■永遠の相棒との別れに号泣『仮面ライダーW』仮面ライダーW・左翔太郎とフィリップ

 2009年から放送された『仮面ライダーW』は、コミカライズ版『風都探偵』(原作:石ノ森章太郎さん、脚本:三条陸さん、作画:佐藤まさきさん)が連載されるなど、今もファンの支持が厚い平成ライダーだ。

 架空の都市・風都で探偵業を営む左翔太郎とフィリップが、「2人で1人の仮面ライダー」仮面ライダーWとして戦う本作の感動回といえば、やはり2人が別れる第48話ではないだろうか。

 この世のあらゆる情報を記録する「地球の本棚」から生まれたデータ体であるフィリップは、あと1回変身すれば消滅する危機に瀕していた。
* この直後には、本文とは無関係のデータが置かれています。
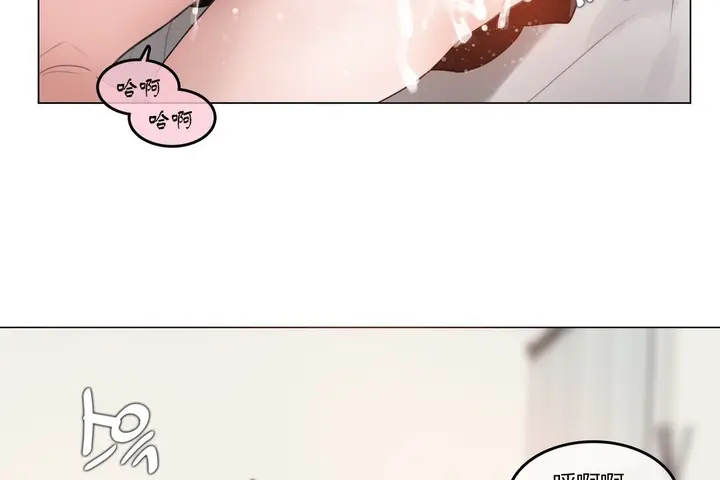 漫画《一个变态的日常生活》第71话第62张图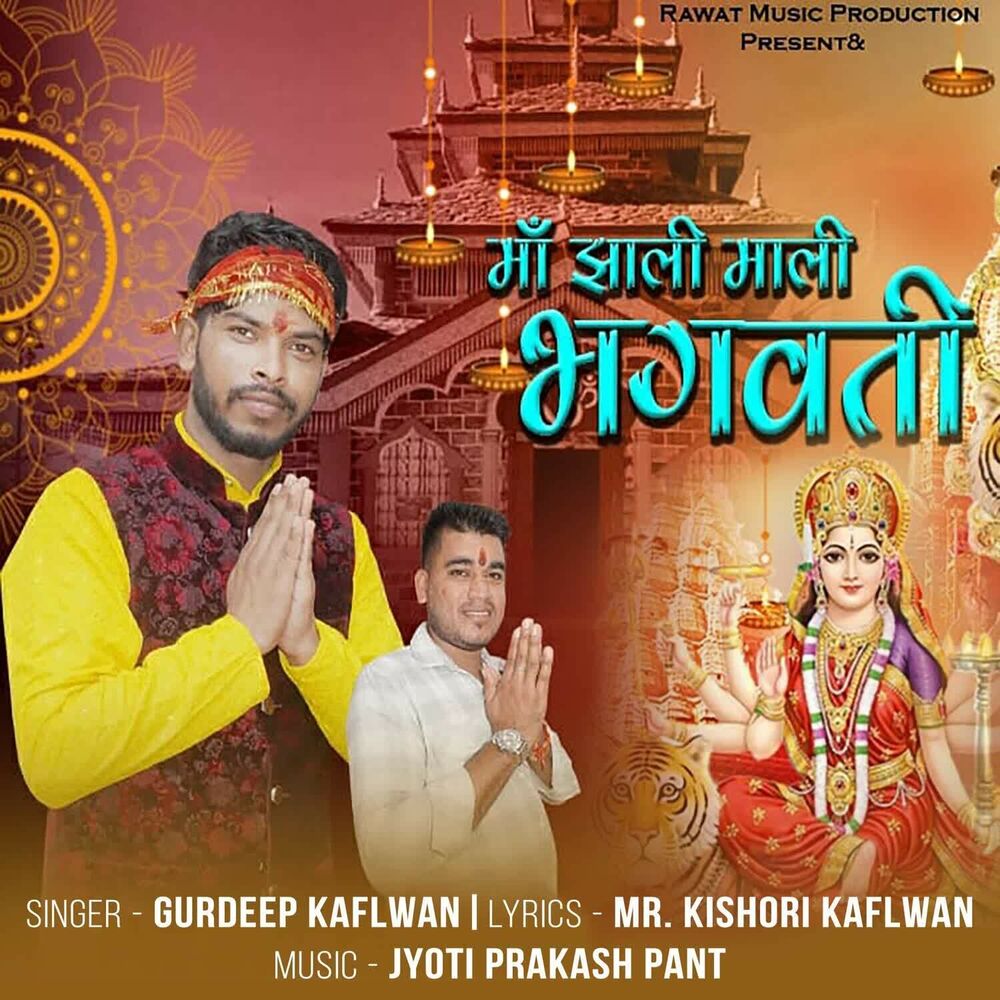 Picture of Maa Jhali Mali Bhagwati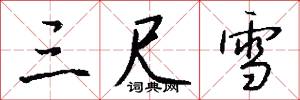 三尺雪怎么写好看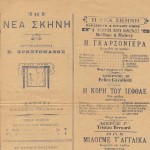 "Νέα Σκηνή", πρόγραμμα, 1903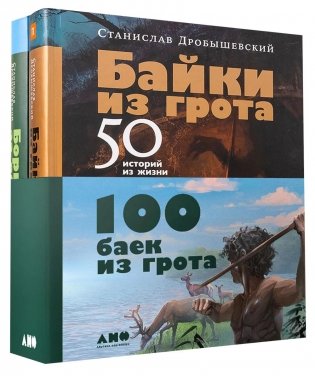 100 баек из грота (комплект в 2 кн.: Байки из грота; Борьба за обед) фото книги
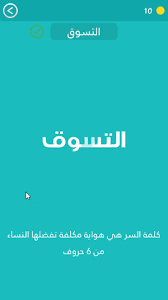 Use custom templates to tell the right story for your business. ÙƒÙ„Ù…Ø© Ø§Ù„Ø³Ø± Ù„ØºØ² 13 Ù‡ÙˆØ§ÙŠØ§Øª Ù‡ÙŠ Ù‡ÙˆØ§ÙŠØ© Ù…ÙƒÙ„ÙØ© ØªÙØ¶Ù„Ù‡Ø§ Ø§Ù„Ù†Ø³Ø§Ø¡ Ù…Ù† 6 Ø­Ø±Ø¤Ù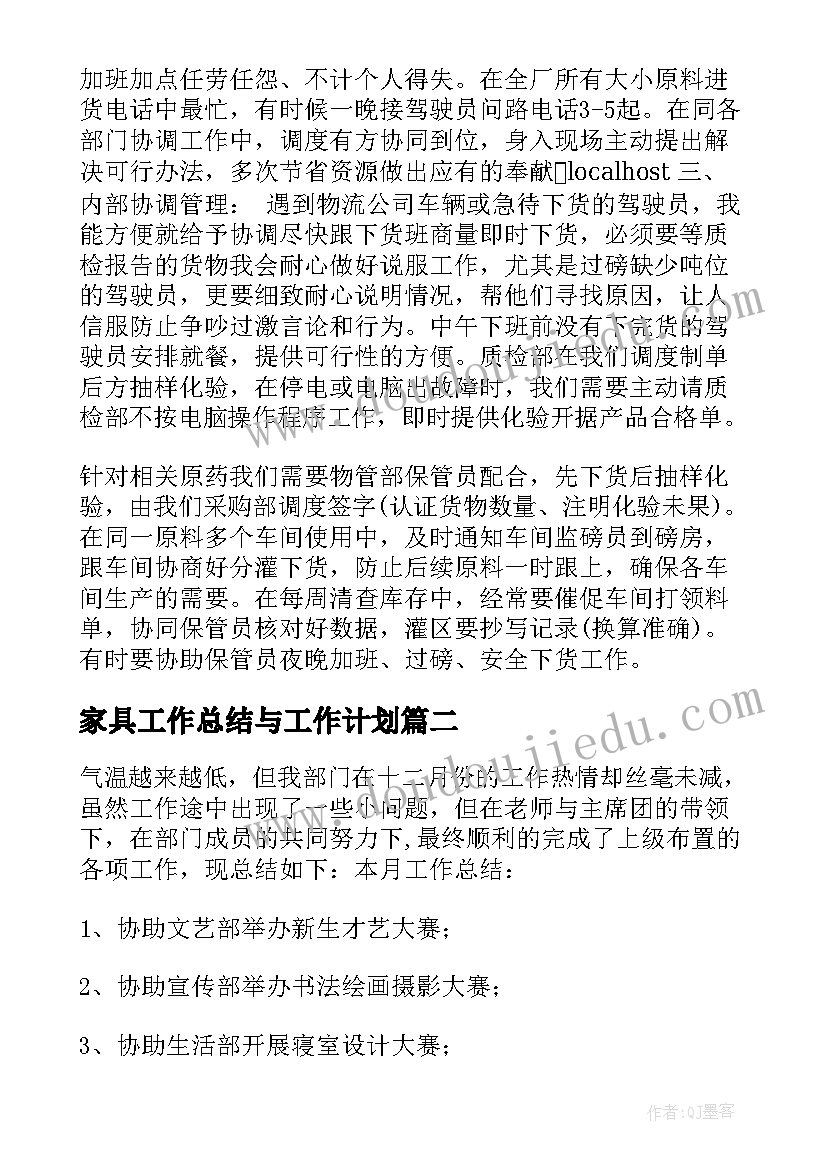 最新家具工作总结与工作计划(实用6篇)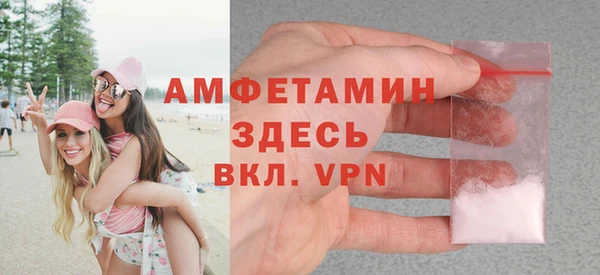 гидра Нефтегорск
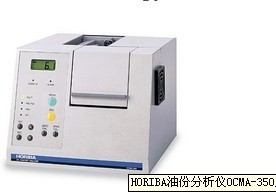 HORIBA   油分检测仪OCMA-555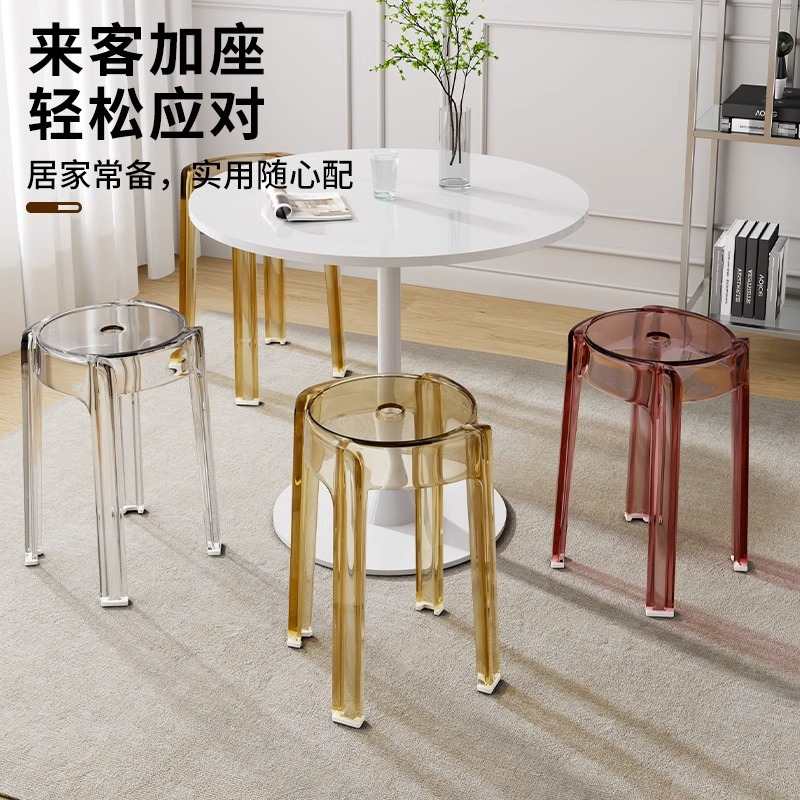 轻奢塑料透明凳子家用客厅加厚板凳叠放可圆凳北欧餐椅亚克力椅子 - 图2
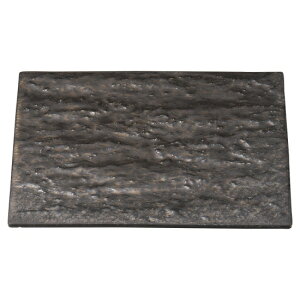 岩肌シリーズ 正角20cm皿 金結晶 和食器 角皿(中) 業務用 約20.5cm 和食 和風 揚げ物 串物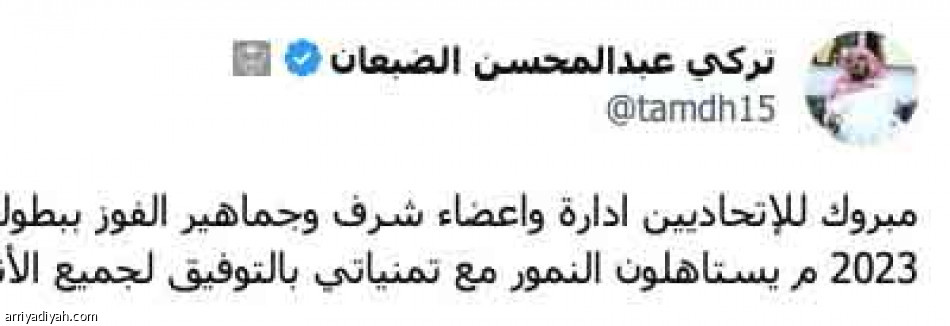 جهزوا الممر..
لنا في الاتحاد حياة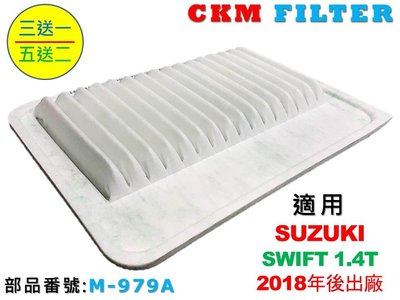 【CKM】鈴木 SUZUKI SWIFT SPORT 1.4 渦輪 原廠 正廠 型 空氣濾芯 引擎濾網 空氣濾網 濾蕊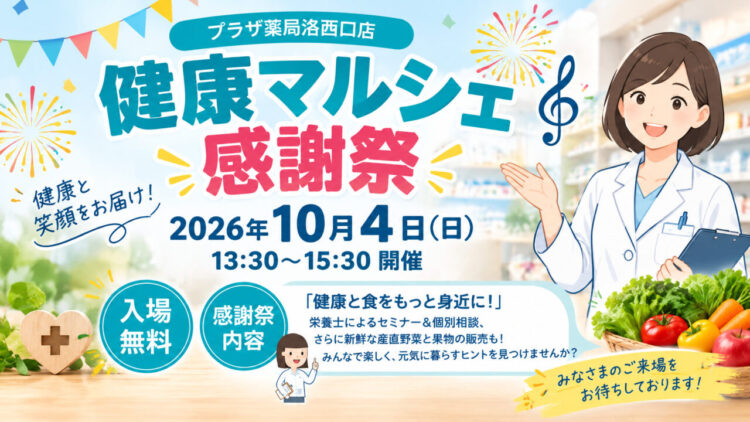 【イベント告知】プラザ薬局洛西口店にて健康マルシェ感謝祭を開催します！栄養士・薬剤師によるセミナー＆相談会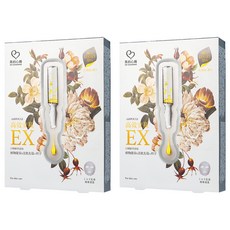 MY SCHEMING 我的心機 高效安瓶EX瞬效淡斑面膜, 4片, 2盒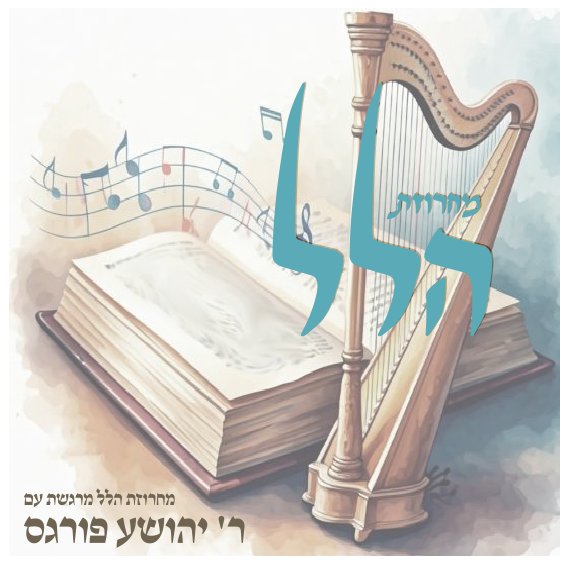 יהושע פורגס - מחרוזת הלל.jpg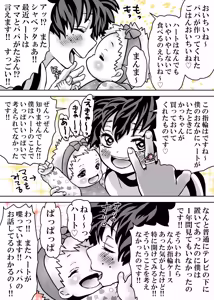 Page 843 of Nyotaika Shita Deku ni A-gumi ga Waite Muragaru Hanashi - preview thumbnail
相棒を死なせまいと、Wへの変身を拒絶する翔太郎。

 しかし、自分たちは人々のために戦う仮面ライダーなのだと決意を新たにし、ユートピア・ドーパントとの最後の戦いに臨み、勝利する。

 変身を解除すべくダブルドライバーに手をかける翔太郎。変身を解けばフィリップは消えてしまい「2人で1人の仮面ライダー」は終わる。一度は呑みこんだ現実なのに、翔太郎は我慢できずに泣いてしまう。フィリップは翔太郎を慰めるが、彼も消える瞬間に涙を隠すように俯くのだ。

 「さよなら」
 「おう」

 臆面もなく号泣する翔太郎と、笑顔で別れようとしたのに最後に涙をこぼしたフィリップ。2人のヒーローの男泣きに、多くの視聴者がもらい泣きをした伝説の回だ。

 次話の最終回でフィリップが復活したハッピーエンドも含め、平成仮面ライダー指折りのクライマックスといいたい。

 

 仮面ライダーのマスクには「涙ライン」と呼ばれる意匠が盛り込まれることが多い。戦う宿命を背負ったライダーたちの底知れぬ哀しさを表現するため、まるで泣いているように見えるデザインを盛り込むのが伝統だ。

 仮面の下で泣きながら、それでも戦い続ける。今回紹介したライダーたちもそんなヒーローであり、その生き様に私たちもまた涙を流すのだろう。